Given: $y{}''+4y=cos^2x$

Require to solve the given differential equation.

Auxiliary equation corresponding to the given homogeneous differential equation $y{}''+4y=0$

is $m^2+4=0$

Solve the equation $m^2+4=0$

Now $m^2+4=0\Rightarrow m=\pm 2i$

General solution to the homogeneous differential equation is

$y_h=c_1cos2x+c_2sin2x$

Now let us find the particular solution.

Use the method of variation of parameters to find the particular solution.

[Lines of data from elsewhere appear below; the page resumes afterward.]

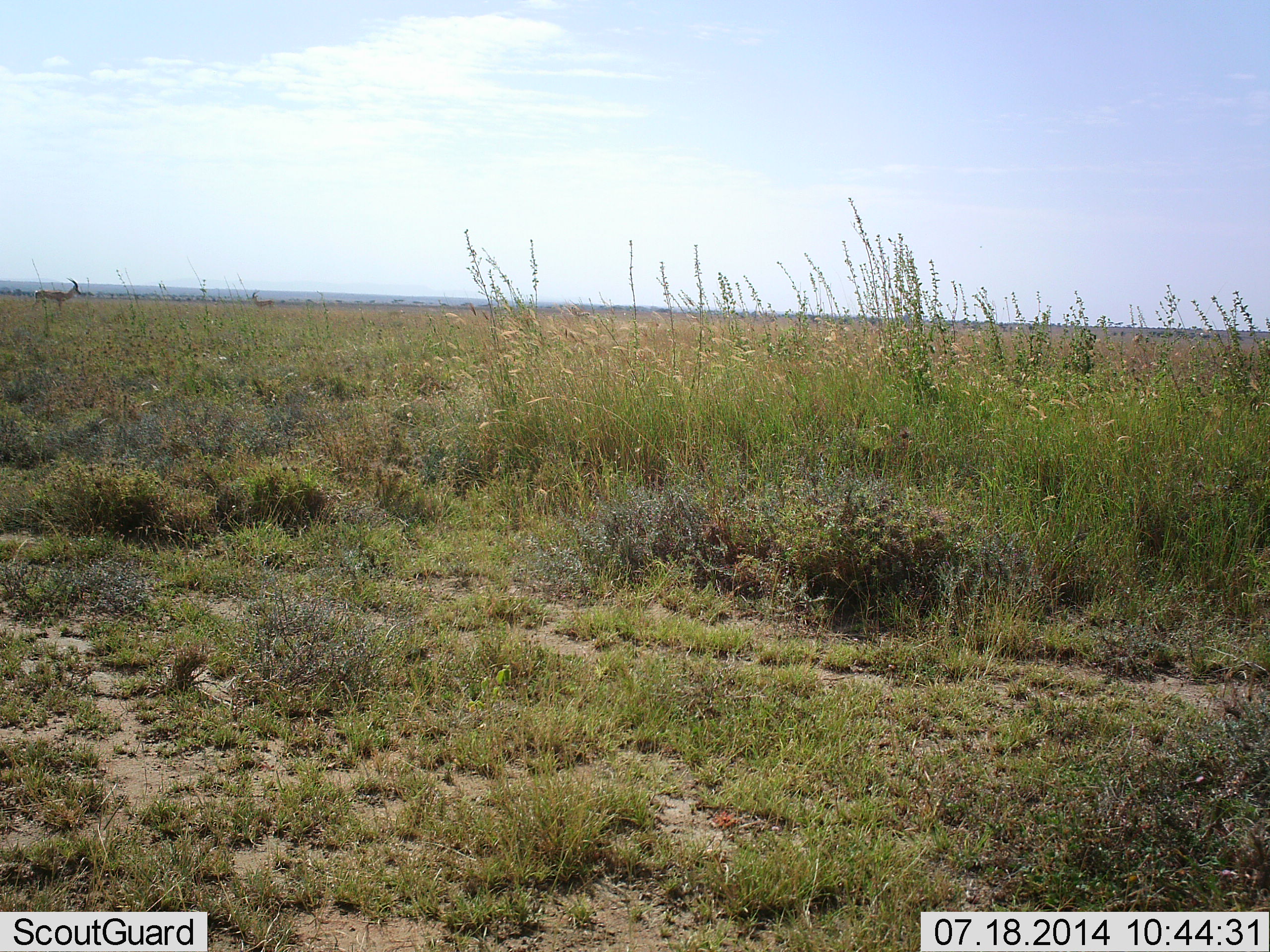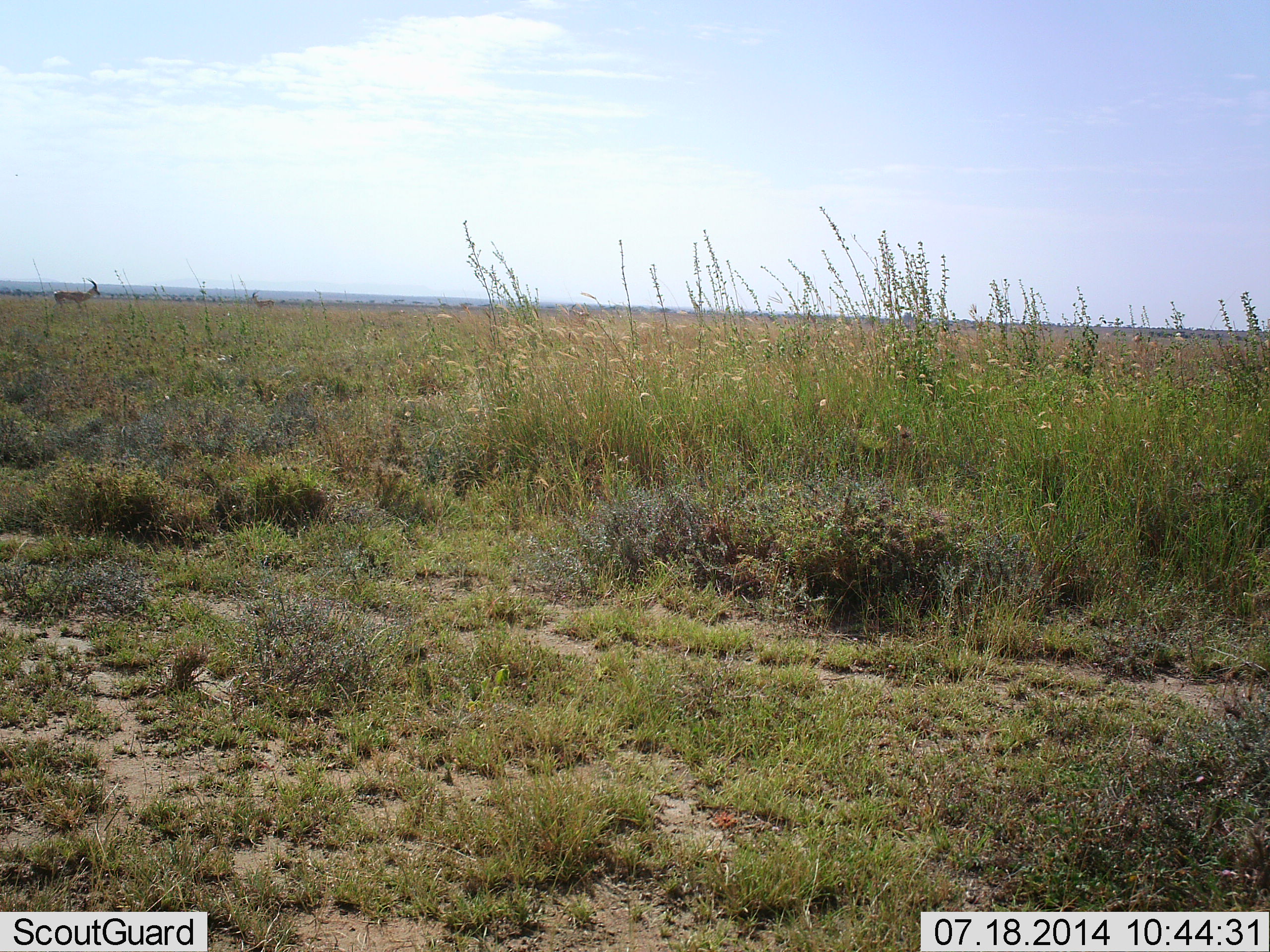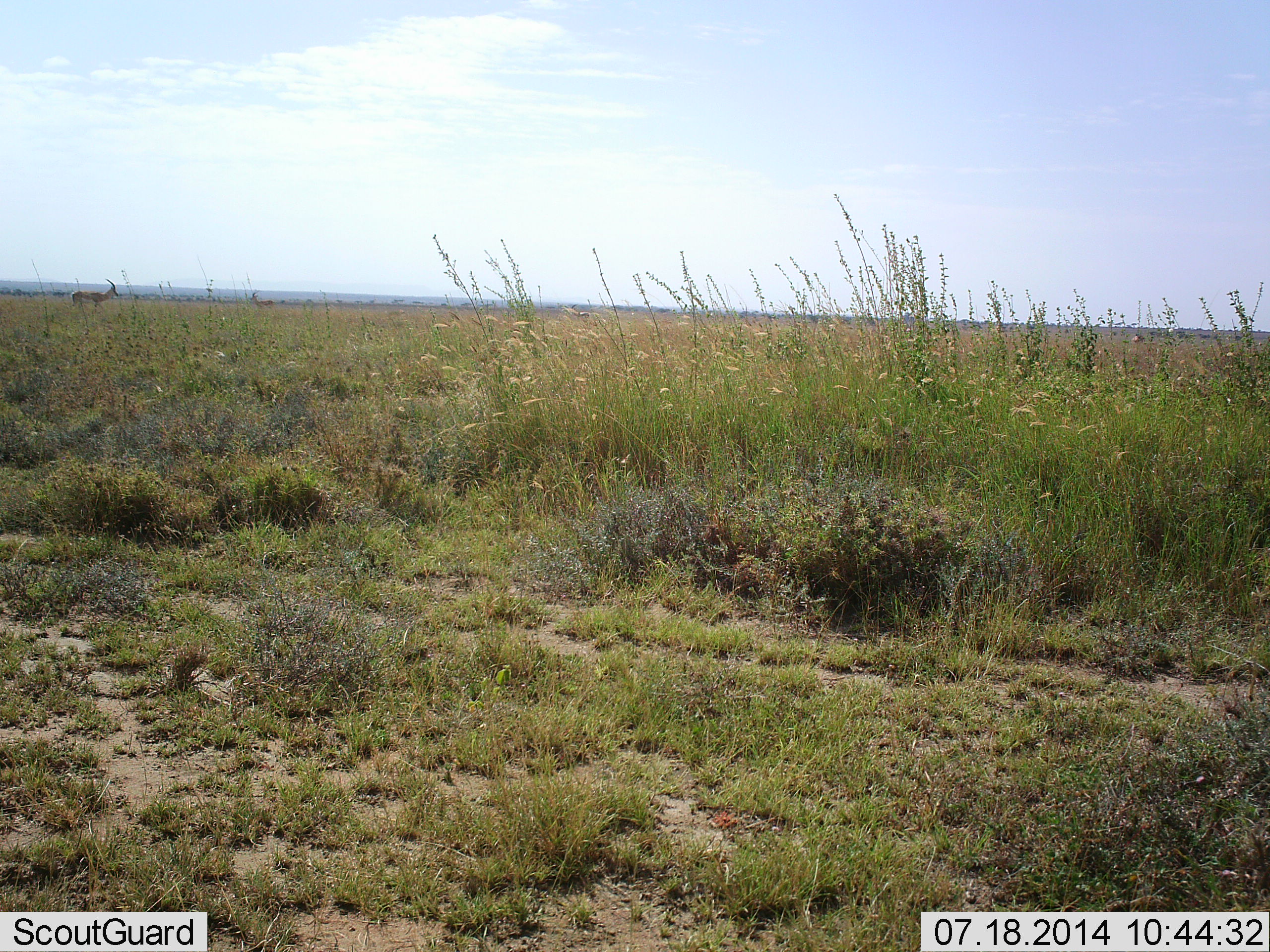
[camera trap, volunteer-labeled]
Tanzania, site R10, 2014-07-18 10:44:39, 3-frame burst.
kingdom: Animalia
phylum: Chordata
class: Mammalia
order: Artiodactyla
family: Bovidae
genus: Eudorcas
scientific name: Eudorcas thomsonii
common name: thomson's gazelle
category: gazellethomsons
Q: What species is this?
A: Gazellethomsons (thomson's gazelle) (Eudorcas thomsonii).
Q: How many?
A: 1.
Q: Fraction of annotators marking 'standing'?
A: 29%.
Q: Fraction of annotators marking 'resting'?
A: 0%.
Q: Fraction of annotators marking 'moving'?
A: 71%.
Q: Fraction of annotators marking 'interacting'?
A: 0%.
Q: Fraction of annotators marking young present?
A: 0%.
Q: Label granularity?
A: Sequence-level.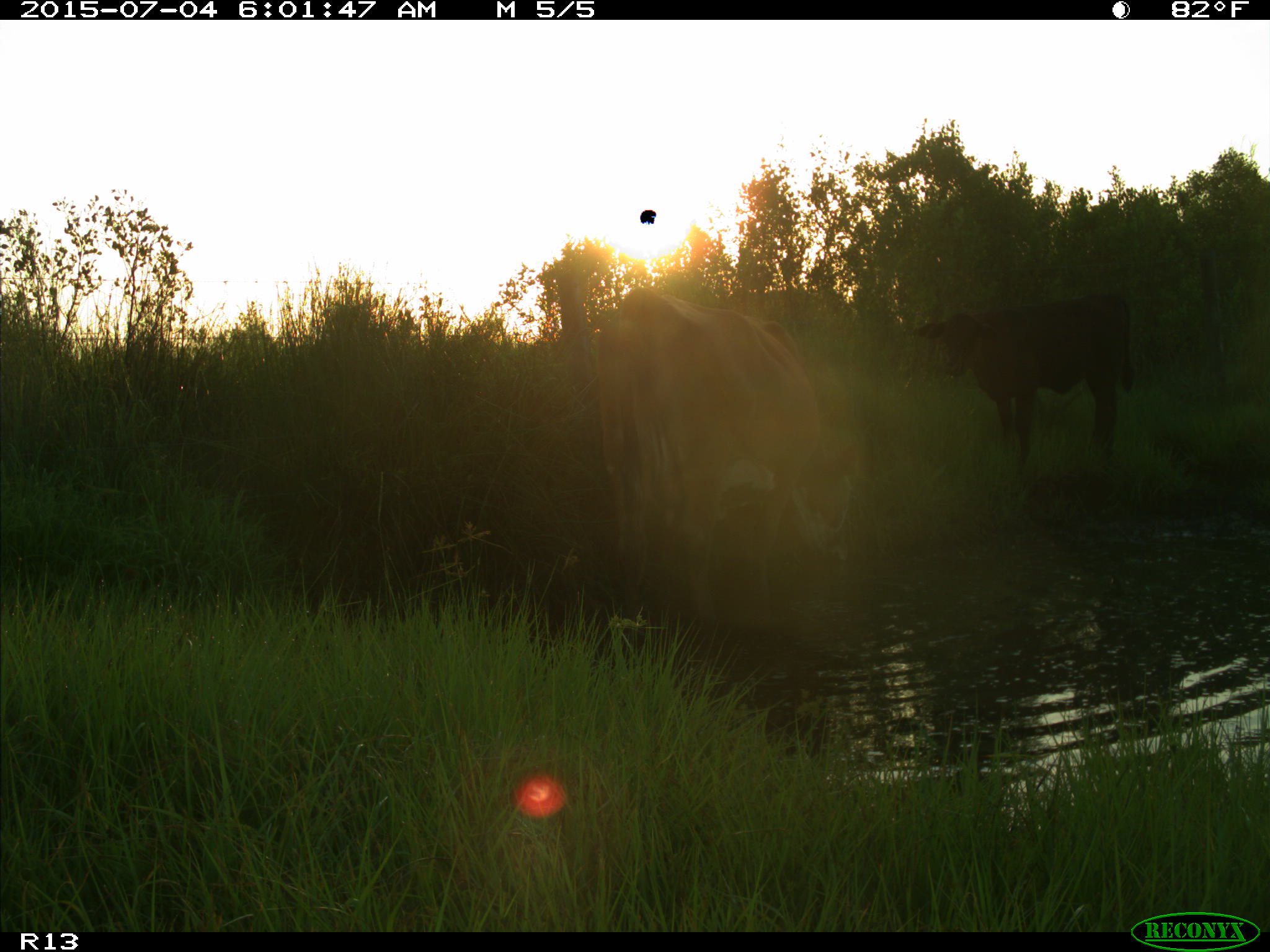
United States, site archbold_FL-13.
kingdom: Animalia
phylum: Chordata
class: Mammalia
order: Artiodactyla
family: Bovidae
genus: Bos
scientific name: Bos taurus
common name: domestic cow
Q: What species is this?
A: Bos taurus (domestic cow).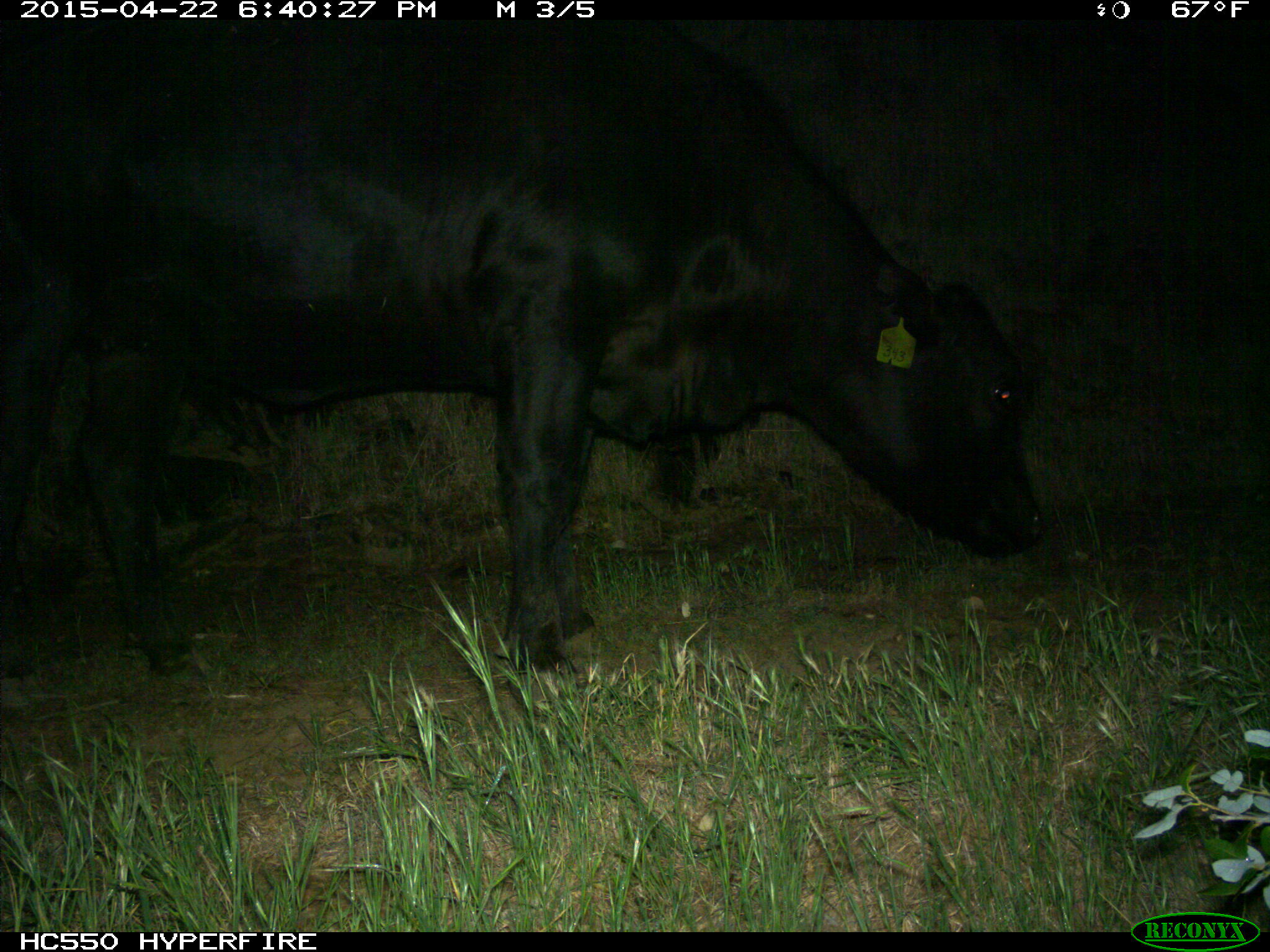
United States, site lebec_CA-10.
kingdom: Animalia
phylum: Chordata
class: Mammalia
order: Artiodactyla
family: Bovidae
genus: Bos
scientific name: Bos taurus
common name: domestic cow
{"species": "Bos taurus (domestic cow)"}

Using the method of variation of parameters, Particular solution is $y_p=Au+Bv,=cos2x,v=sin2x$ and

$A=-\int \frac{vg(x)}{uv{}'-vu{}'}dx,B=\int \frac{ug(x)}{uv{}'-vu{}'}dx$ , where $g(x)=cos^2x$

First let us find $uv{}'-vu{}'$

Now $u=cos2x,v=sin2x\Rightarrow uv{}'-vu{}'=(cos2x)(2cos2x)-(sin2x)(-2sin2x)=2cos^2{2x}+2sin^2{2x}=2(1)=2$

Using the above, we get

$A=-\int \frac{vg(x)}{uv{}'-vu{}'}dx\Rightarrow A=-\int \frac{(sin2x)(cos^2x)}{2}dx=-\int \frac{(2sinxcosx)(cos^2x)}{2}dx$

$\Rightarrow A=-\int t^3(-dt),t=cosx\Rightarrow dt=-sinxdx$

Then, we get $A=-\frac{t^4}{4}=-\frac{cos^4x}{4}$

And

$B=\int \frac{ug(x)}{uv{}'-vu{}'}dx\Rightarrow B=\int \frac{(cos2x)(cos^2x)}{2}dx$

$\Rightarrow B=\frac{1}{2}\int(cos2x)\left [ \frac{1+cos2x}{2} \right ]dx$

$\Rightarrow B=\frac{1}{4}\int(cos2x)dx+\frac{1}{4}\int cos^2{2x}dx$

$\Rightarrow B=\frac{1}{4}\int(cos2x)dx+\frac{1}{4}\int \frac{1+cos4x}{2}dx$

$\Rightarrow B=\frac{1}{4}\left [ \frac{sin2x}{2} \right ]+\frac{1}{8}\left [ x+\frac{sin4x}{4} \right ]$

$\Rightarrow B=\frac{1}{8}sin2x+\frac{x}{8}+\frac{sin4x}{32}$

Using the above, we have

$y_p=-\frac{1}{4}(cos^4x)(cos2x)+\left [ \frac{1}{8}sin2x+\frac{x}{8}+\frac{sin4x}{32} \right ](sin2x)$

Therefore general solution is

$y=y_h+y_p$

$y=c_1cos2x+c_2sin2x-\frac{1}{4}(cos^4x)(cos2x)+\left [ \frac{1}{8}sin2x+\frac{x}{8}+\frac{sin4x}{32} \right ](sin2x)$